→ **Reading text**
# # #

With the series "Stau 1990/2020", the 30th FilmFestival Cottbus, on the occasion of the 30th anniversary of German Unity, reflects on the right-wing extremism of the 1990s as an anti-democratic side effect of the reunification process and asks about the consequences for the current political culture.
In the 1990s, the influx of right-wing extremist parties and right-wing subcultures was one of the side effects of the reunification process in eastern Germany. As it is today, the "New Right" was striving at that time for a sovereignty of interpretation on certain issues, and similar to today, youth subcultures played a leading role "on the streets". In the last years of the GDR and shortly after the "Wende", criminologists and filmmakers explored a topic that did not fit into the official image of socialism and was played down as "hooliganism".
After reunification, violent assaults increased, always with serious, often fatal consequences for the victims. The attacks on the dormitories in Hoyerswerda, Wittenberge and Rostock-Lichtenhagen stand for sad lows in the history of the reunification – like the hunt for foreigners in Chemnitz or the attack on the synagogue in Halle today.
The series "Stau 1990/2020" goes back to the 1990s, takes a look at documentary classics such as UNSERE KINDER and STAU - JETZT GEHT'S LOS. Together with filmmakers such as Thomas Heise and Pablo Ben-Yakov (LORD OF THE TOYS) as well as contemporary witnesses and experts such as Cottbus social worker Barbara Domke and Berlin detective Bernd Wagner, the FFC asks what long-term effect the "baseball bat years" have had on the ongoing brutalisation and threat to political culture in East Germany from the right-wing extremists.
The "Stau 1190/2020" series is supported by Bundesstiftung zur Aufarbeitung der SED-Diktatur.

# # #

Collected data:

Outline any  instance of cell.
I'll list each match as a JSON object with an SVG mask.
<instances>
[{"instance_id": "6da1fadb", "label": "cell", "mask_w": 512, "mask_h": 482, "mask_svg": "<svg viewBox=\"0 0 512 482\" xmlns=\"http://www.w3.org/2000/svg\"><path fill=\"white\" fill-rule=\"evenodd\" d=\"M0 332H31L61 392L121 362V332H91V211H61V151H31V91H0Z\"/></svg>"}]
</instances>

# # #

→ **Directions for this task**
List every person named in the text above about the "Stau 1990/2020" film series.

→ **Response box**
Thomas Heise, Pablo Ben-Yakov, Barbara Domke, Bernd Wagner